Learning intentions and success criteria are mentioned in the AITSL standards as good teacher practice. They are defined as ‘descriptions of what learners should know, understand and be able to do by the end of a learning period or unit’. 

Learning intentions can be the basis for tracking student progress, providing feedback and assessing achievement.

Success criteria are the measures used to assess if and to what extent students have achieved the set learning intentions.

The research behind learning intentions is that they can support students to know where they’re going, provide unbiased feedback on success, support self reflection and encourage students to improve performance. 

It is believed that the best learning intentions and success criteria are those that are challenging, have student buy in and generalisable to allow effective transfer of learnt skills to different contexts.

Learning intentions and success criteria certainly can play a part in a classroom. However, simplistic and rigid implementation of learning intentions may limit students.

They can be ambiguous and therefore time wasting, for example, ‘Students ‘understand’ what a procedure is’. In this example what does ‘understand’ mean? How well will students ‘understand’? What happens if they don’t ‘understand’? What happens if they do ‘understand’? Is that the end of learning about procedures?

Success criteria can also limit students, for example ‘Students will write a narrative using similes and metaphors’. What about the rest of the narrative, is that not important? Are students not successful in writing a narrative without similes and metaphors? 

When students have voice, choice and ownership in their learning they engage deeply – where is this agency in these learning intentions and success criteria?

In fact, in an inquiry classroom, where students are able to come up with different answers and apply different strategies, I believe that it may even be more desirable to NOT share learning intentions, to support student agency in their learning. 

 

At the heart of the research Hattie developed surrounding learning intentions is the idea that teaching must be targeted – and this certainly is true. We know that the best inquiry teachers are explicit teachers – certainly they are intentional. The learning is not haphazard, rather carefully choreographed, to support students to own their own learning, scaffolded where required just in time not just in case.

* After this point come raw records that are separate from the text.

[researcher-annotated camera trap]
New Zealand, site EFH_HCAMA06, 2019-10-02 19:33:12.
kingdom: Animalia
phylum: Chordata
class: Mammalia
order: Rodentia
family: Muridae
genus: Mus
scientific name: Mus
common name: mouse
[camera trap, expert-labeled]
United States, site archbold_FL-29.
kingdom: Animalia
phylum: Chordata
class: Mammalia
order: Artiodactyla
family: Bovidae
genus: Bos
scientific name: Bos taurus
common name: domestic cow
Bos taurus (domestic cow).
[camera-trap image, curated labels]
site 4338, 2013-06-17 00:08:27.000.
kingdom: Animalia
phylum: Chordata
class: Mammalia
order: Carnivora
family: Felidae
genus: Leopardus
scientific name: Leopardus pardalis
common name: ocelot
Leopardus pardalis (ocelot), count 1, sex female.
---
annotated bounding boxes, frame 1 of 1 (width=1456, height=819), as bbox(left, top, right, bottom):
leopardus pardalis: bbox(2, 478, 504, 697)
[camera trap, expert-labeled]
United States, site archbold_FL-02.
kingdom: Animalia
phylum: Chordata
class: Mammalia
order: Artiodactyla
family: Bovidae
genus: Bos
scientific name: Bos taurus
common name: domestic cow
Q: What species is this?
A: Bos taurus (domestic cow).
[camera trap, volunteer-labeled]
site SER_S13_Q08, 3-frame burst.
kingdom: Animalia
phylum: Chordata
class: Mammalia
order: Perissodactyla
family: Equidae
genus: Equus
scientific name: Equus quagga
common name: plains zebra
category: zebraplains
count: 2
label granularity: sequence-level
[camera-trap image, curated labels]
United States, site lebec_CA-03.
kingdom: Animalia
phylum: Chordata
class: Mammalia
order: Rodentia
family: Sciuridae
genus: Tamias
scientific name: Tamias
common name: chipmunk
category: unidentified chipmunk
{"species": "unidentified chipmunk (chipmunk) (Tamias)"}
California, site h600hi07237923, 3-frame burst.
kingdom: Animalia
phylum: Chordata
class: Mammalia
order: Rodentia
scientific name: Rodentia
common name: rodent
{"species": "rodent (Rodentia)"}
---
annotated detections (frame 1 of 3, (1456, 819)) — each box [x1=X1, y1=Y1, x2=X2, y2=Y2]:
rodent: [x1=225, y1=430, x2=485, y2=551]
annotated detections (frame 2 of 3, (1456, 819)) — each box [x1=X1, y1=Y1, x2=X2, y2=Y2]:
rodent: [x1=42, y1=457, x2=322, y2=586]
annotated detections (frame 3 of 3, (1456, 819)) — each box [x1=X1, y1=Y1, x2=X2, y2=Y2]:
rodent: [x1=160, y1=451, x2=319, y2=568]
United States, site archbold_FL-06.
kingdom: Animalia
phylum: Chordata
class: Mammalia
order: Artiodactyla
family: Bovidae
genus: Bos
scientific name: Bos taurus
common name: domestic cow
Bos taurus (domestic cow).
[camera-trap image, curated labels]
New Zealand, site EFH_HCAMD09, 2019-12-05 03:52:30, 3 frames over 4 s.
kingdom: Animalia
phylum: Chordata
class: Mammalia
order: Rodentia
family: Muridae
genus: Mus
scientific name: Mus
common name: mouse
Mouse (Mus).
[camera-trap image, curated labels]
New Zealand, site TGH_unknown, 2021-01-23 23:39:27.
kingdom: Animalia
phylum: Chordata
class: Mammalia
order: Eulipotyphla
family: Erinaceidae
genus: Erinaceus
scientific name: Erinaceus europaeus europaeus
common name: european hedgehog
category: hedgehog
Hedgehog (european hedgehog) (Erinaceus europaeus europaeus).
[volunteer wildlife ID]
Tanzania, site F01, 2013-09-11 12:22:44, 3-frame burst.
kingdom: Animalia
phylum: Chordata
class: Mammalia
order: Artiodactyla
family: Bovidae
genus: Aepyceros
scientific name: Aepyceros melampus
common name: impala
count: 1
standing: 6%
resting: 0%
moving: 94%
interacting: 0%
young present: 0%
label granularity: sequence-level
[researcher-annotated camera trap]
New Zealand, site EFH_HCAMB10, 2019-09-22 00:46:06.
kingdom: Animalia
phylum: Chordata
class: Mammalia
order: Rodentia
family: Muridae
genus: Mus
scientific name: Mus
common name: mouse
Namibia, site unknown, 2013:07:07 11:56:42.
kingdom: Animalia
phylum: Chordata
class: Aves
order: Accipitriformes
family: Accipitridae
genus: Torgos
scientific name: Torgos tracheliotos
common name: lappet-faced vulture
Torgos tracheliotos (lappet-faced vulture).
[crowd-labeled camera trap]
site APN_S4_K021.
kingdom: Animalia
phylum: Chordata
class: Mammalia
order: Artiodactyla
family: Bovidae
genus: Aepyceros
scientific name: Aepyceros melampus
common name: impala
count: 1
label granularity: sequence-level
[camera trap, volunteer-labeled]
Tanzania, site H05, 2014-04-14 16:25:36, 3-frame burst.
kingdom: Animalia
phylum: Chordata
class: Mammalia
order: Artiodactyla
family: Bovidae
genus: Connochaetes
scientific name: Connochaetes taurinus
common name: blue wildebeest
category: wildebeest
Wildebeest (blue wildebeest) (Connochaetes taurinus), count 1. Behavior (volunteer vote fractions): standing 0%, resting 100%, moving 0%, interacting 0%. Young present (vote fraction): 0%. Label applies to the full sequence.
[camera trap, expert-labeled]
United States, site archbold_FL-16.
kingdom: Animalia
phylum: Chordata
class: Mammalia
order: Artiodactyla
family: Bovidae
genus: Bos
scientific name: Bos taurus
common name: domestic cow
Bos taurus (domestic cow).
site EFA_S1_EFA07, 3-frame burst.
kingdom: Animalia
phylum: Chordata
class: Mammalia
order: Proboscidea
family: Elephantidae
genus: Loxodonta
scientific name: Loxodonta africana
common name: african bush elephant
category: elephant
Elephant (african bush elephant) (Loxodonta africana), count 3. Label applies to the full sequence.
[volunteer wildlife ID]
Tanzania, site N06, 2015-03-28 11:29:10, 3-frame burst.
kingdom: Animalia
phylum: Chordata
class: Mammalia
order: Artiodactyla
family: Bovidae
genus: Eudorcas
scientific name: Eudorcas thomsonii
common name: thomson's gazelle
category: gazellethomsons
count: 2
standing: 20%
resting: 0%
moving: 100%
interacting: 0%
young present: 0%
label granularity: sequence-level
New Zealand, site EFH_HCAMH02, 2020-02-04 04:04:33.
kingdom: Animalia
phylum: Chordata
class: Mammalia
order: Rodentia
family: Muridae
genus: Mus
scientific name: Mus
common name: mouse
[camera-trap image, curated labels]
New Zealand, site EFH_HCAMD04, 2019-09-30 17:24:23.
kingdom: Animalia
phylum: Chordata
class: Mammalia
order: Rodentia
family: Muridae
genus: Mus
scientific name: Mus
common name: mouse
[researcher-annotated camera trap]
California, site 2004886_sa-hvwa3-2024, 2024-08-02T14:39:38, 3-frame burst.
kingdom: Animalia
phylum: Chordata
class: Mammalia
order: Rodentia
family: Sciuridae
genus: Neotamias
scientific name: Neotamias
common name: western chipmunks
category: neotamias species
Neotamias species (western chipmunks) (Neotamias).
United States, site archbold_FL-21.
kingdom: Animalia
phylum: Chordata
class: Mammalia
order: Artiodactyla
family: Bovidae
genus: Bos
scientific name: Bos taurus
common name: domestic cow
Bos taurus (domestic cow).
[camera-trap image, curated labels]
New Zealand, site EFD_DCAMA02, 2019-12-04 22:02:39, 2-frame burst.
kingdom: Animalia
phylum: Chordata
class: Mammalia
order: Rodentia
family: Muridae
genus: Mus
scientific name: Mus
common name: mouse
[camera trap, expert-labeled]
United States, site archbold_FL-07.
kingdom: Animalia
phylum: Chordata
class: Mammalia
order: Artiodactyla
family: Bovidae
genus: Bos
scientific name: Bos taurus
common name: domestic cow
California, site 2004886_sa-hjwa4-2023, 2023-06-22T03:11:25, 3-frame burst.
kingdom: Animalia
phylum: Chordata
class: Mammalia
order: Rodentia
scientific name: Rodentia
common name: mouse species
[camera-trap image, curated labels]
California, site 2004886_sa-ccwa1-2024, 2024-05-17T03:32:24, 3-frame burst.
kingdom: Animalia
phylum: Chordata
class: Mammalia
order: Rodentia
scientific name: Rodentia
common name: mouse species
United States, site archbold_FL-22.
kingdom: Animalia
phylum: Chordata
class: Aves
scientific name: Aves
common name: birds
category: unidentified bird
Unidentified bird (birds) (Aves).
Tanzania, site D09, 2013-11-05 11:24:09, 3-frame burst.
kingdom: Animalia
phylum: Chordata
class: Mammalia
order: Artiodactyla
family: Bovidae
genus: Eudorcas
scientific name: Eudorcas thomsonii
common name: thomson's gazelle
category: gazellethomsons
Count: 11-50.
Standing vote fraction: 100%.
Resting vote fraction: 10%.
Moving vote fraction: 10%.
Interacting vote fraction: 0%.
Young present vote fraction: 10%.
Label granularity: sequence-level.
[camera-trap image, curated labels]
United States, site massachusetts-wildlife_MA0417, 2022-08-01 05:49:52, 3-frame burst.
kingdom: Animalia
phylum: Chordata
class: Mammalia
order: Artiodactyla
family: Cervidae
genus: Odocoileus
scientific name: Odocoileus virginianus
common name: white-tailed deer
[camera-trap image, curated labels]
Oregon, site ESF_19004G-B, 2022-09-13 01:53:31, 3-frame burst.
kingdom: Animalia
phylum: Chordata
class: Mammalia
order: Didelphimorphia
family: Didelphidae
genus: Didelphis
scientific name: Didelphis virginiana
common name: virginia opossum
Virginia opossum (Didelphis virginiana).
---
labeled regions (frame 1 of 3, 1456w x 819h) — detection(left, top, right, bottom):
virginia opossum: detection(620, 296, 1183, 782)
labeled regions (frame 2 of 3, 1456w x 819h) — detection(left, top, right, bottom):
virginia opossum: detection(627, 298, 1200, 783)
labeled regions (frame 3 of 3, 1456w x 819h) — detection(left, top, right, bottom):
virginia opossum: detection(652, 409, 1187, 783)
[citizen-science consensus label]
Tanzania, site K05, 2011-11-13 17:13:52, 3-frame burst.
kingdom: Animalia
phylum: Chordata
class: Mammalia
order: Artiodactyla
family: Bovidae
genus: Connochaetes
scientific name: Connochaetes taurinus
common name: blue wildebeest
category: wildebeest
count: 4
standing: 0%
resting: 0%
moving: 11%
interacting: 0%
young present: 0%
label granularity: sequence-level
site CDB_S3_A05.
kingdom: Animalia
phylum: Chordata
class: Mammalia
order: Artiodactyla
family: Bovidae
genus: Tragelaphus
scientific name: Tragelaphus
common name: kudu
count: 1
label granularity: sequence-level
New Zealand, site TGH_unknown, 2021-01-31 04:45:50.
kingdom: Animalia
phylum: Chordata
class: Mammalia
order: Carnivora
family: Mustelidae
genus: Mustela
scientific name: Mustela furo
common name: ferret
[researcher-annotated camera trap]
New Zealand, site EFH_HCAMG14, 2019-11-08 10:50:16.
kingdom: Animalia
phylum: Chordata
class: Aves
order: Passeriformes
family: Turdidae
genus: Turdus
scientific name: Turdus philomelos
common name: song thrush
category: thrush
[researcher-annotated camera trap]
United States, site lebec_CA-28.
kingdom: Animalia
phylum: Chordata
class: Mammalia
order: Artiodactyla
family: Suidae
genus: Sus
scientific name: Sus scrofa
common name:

So what could learning intentions look like in an inquiry classroom? In an inquiry classroom we support students to not only be cognisant of what they are learning, but how they are learning it. Guy Claxton calls this ‘split screen learning’. Students understand the process of how they are going to learn what they want to learn, the knowledge, skills and attitudes they require. 

It’s not a matter of ‘secret teacher business’, students are aware where they are going, there’s a map (the knowledge) and a kit the students need to organise (the skills and attitudes), but the (conceptual) journey is not written. 

Split screen intentions are conceptual, and allow for a transdisciplinary transfer of skills across and throughout the curriculum. With conceptual ‘split screen’ learning intentions the teacher can toggle between them as the day continues using this language of learning all day. In the PYP the central idea, concepts, learner profile and ATLs can inform the split screen learning intention.

Another thought is that questions, both of students and teachers, can be intentional – and inform the learning in our classroom. In the PYP our teacher or student questions, lines of inquiry or student wonderings could form our learning intentions.

Open, relevant, authentic questions don’t limit students, rather they are a scaffold for a conversation that encourages the learner to synthesise and construct their own ideas in response.

How can we design our learning intentions to be agentic, authentic and engaging? Is it split-screen intentions, knowledge/skills/attitudes, questions… or something else?